◆ Problem
Search the data for lines holding the word "sigmoid". State how many there are, and nothing else.

◆ Collected data entries

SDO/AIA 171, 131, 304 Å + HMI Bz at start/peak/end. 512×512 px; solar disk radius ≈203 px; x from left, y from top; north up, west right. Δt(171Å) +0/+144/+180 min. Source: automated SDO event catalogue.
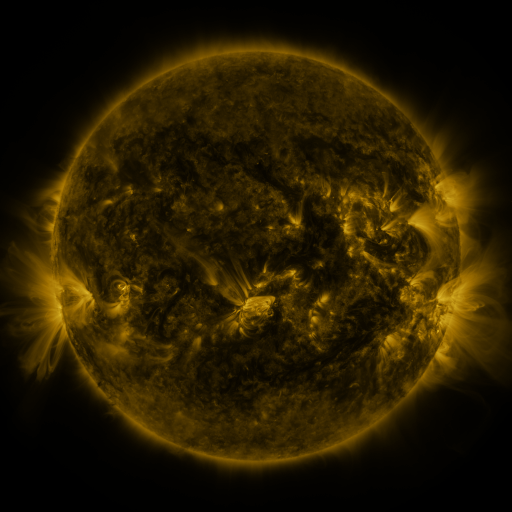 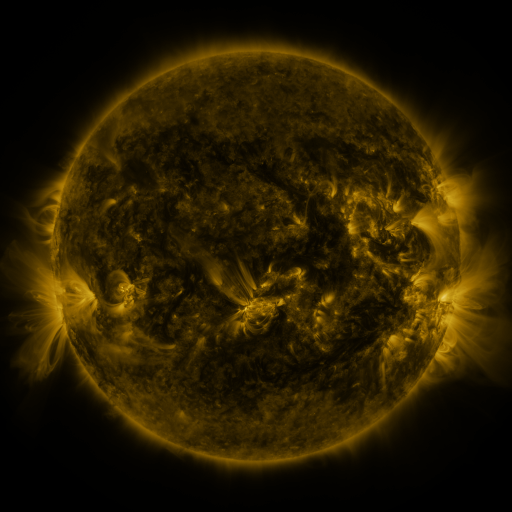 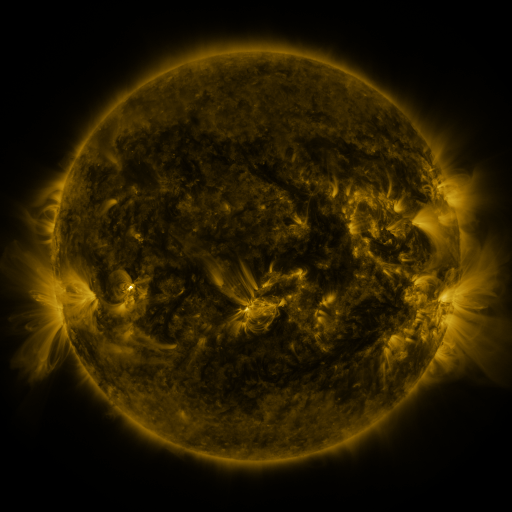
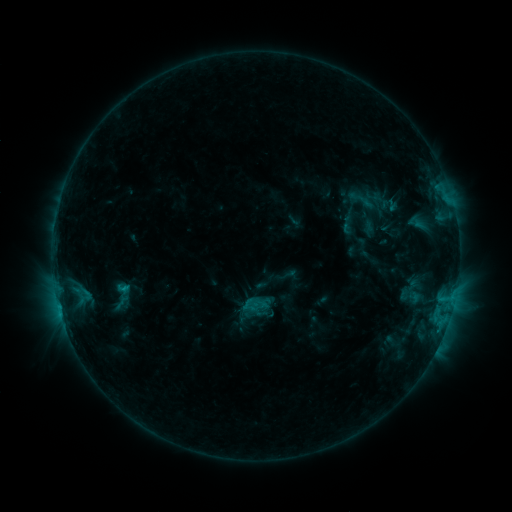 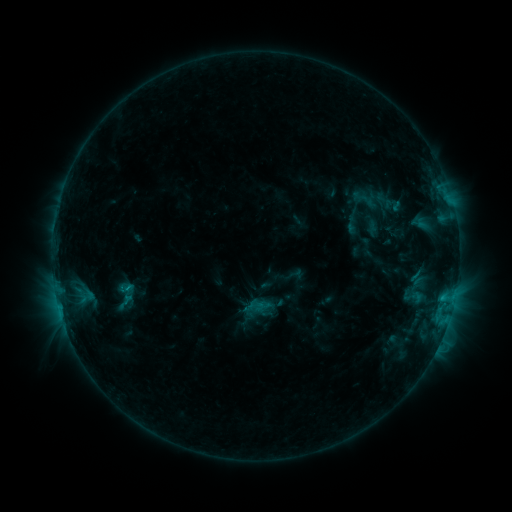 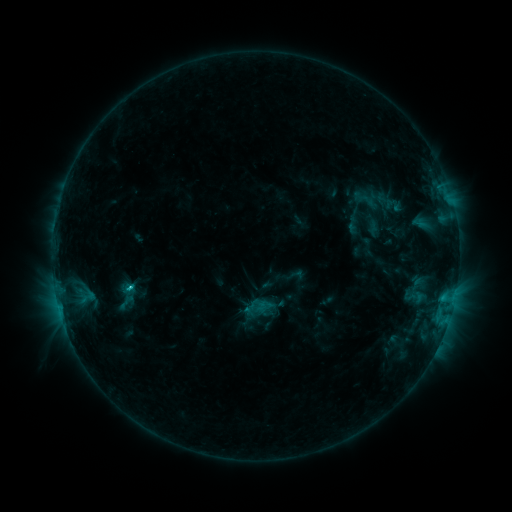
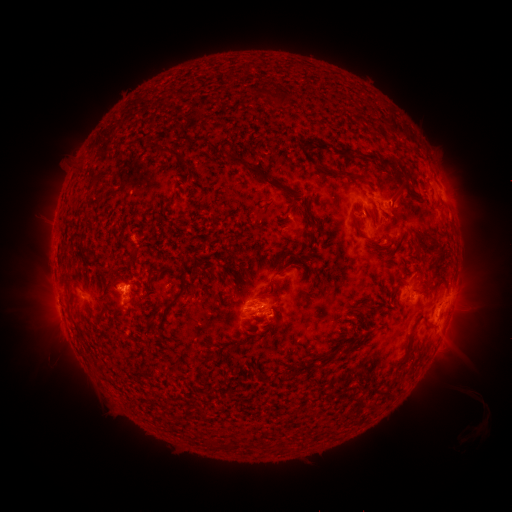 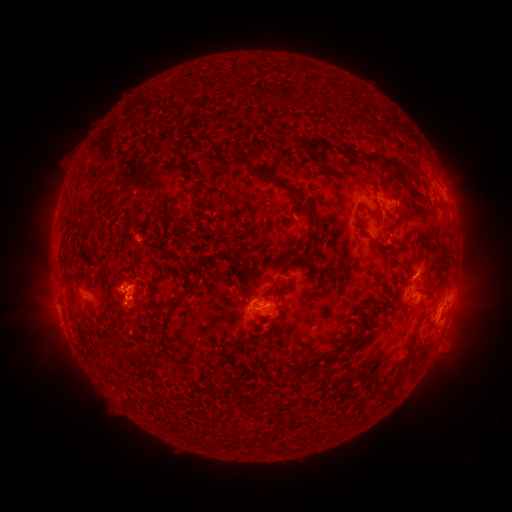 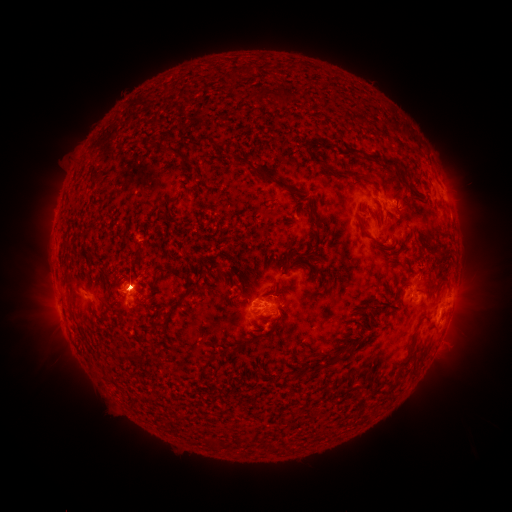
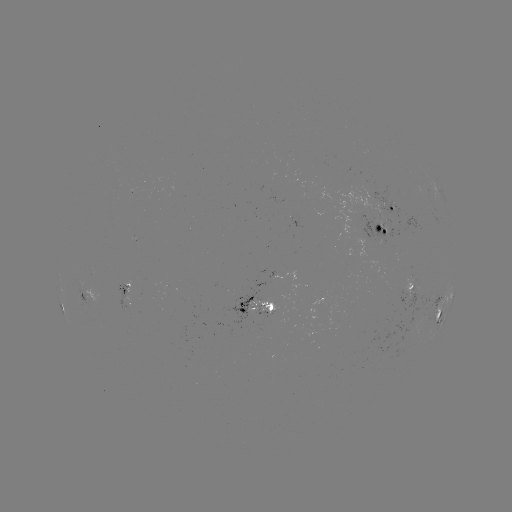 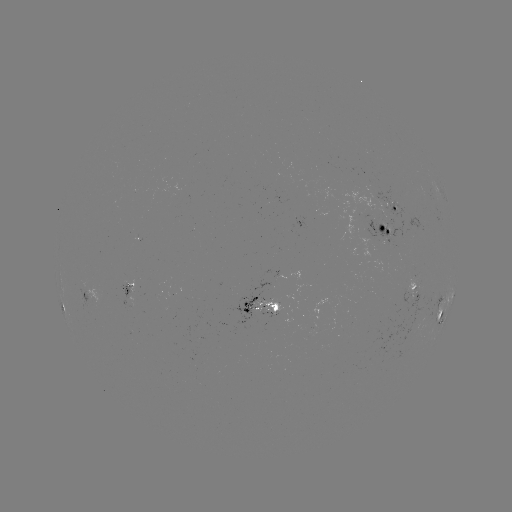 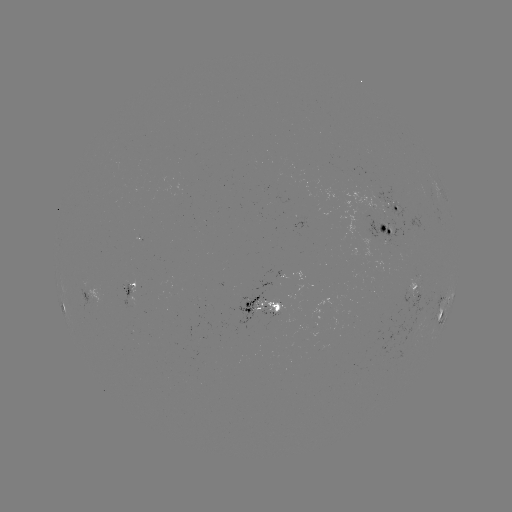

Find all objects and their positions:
emerging-flux region: (391, 234)
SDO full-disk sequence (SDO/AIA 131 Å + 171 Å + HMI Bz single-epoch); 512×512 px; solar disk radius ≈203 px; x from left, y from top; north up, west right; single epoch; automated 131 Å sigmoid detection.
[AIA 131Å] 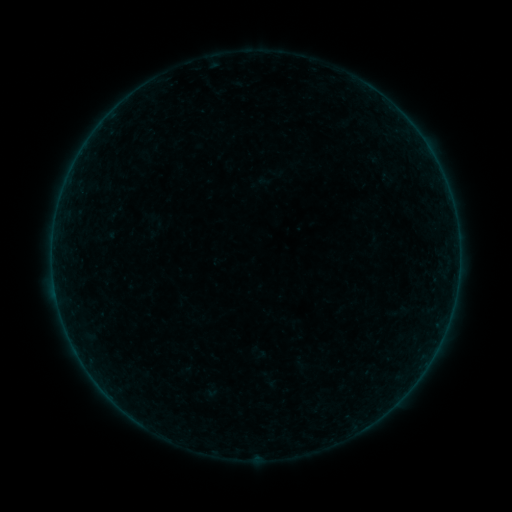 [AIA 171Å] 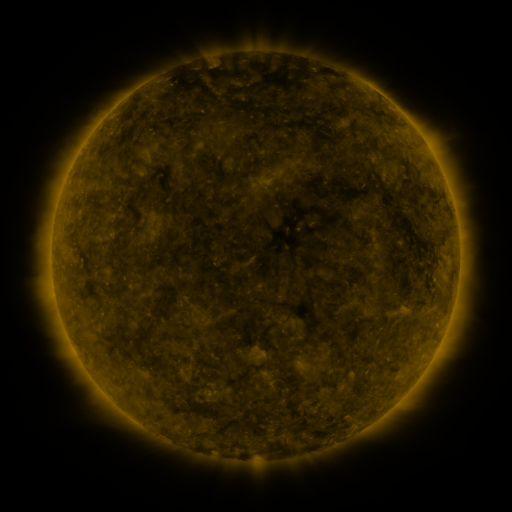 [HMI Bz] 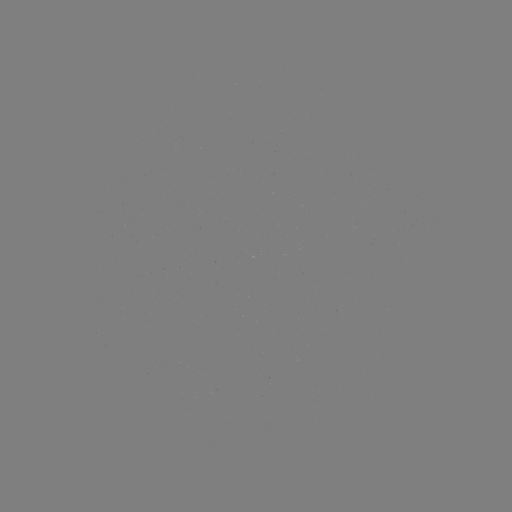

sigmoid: [375, 170, 402, 187]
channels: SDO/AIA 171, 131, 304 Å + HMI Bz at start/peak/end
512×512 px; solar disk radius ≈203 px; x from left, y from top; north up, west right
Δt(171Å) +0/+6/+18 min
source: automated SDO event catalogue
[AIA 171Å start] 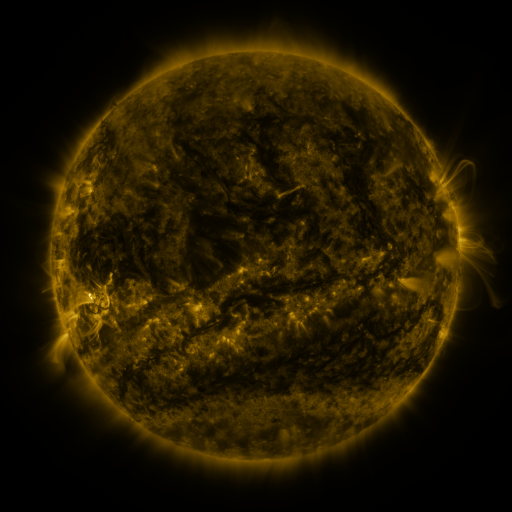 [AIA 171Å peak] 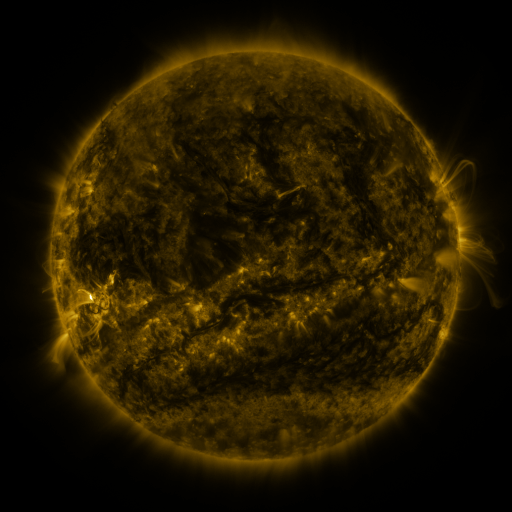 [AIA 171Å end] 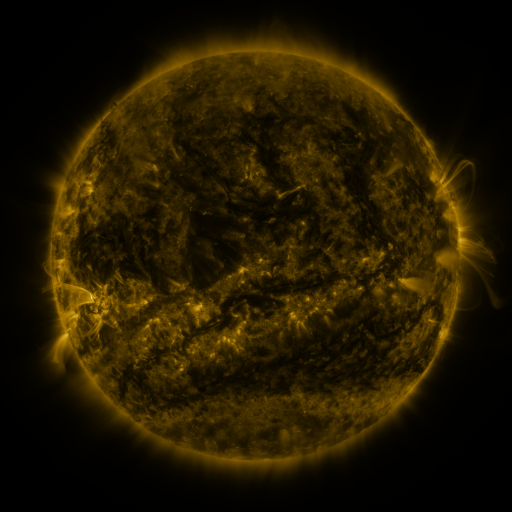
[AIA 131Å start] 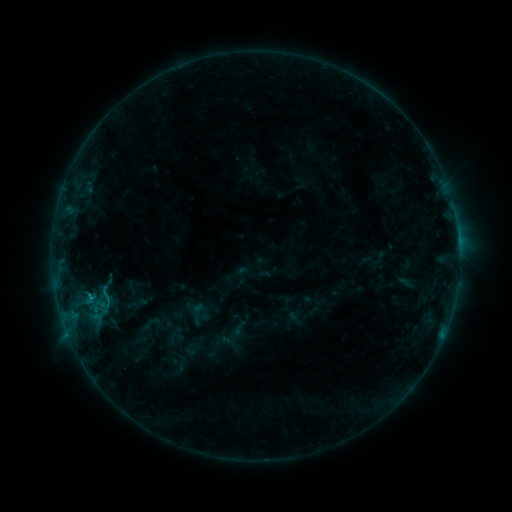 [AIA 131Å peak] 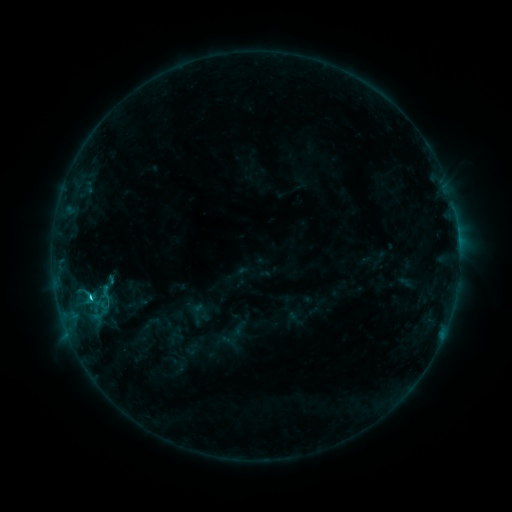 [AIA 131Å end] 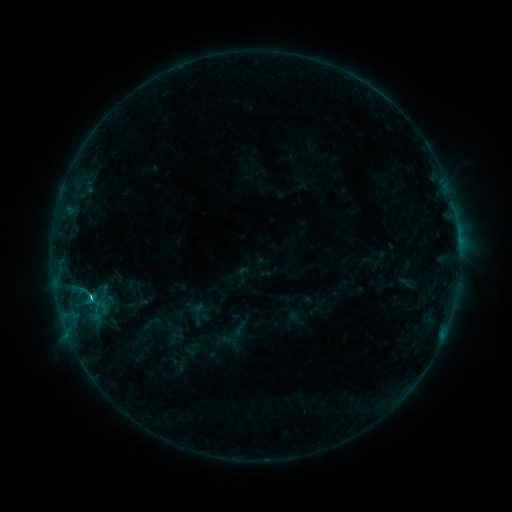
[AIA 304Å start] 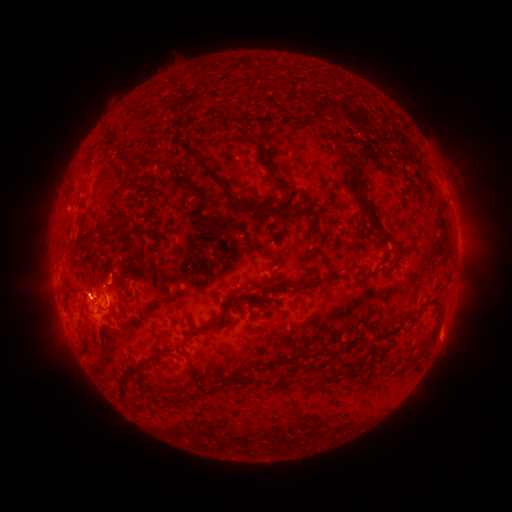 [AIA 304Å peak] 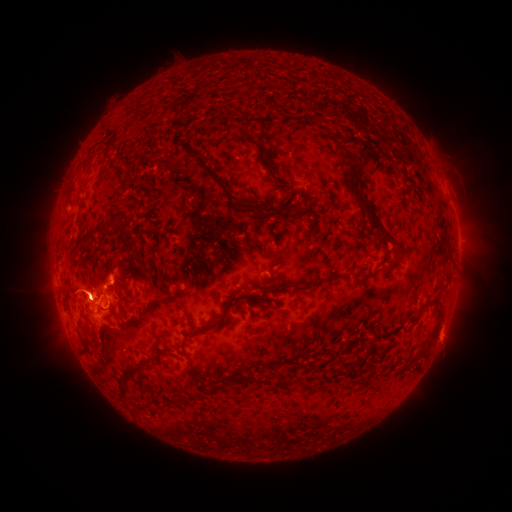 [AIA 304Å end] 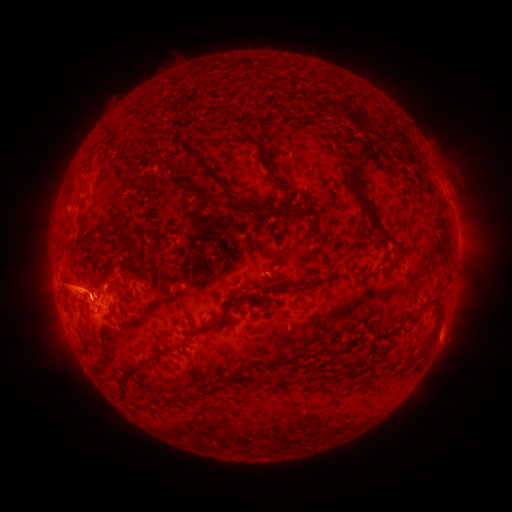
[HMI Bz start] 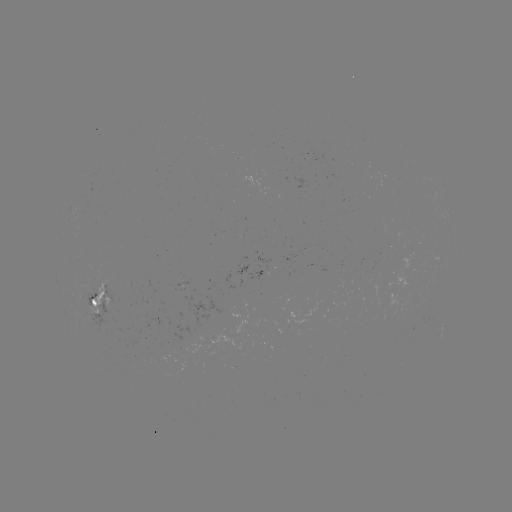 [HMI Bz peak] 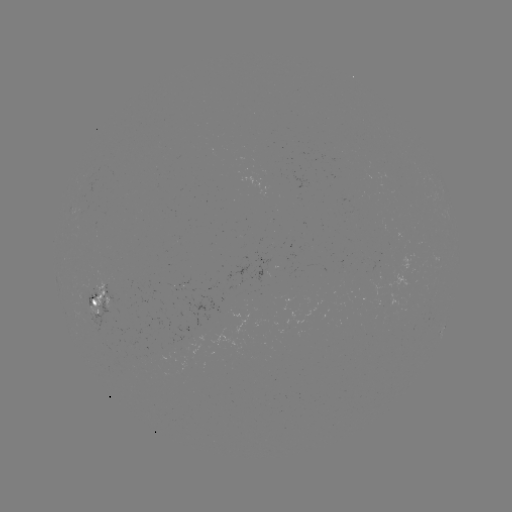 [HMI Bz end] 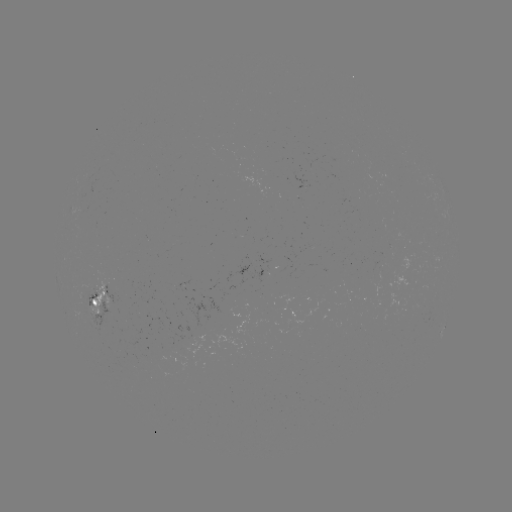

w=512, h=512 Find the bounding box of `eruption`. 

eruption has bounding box [18, 253, 143, 336].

◆ Output below
2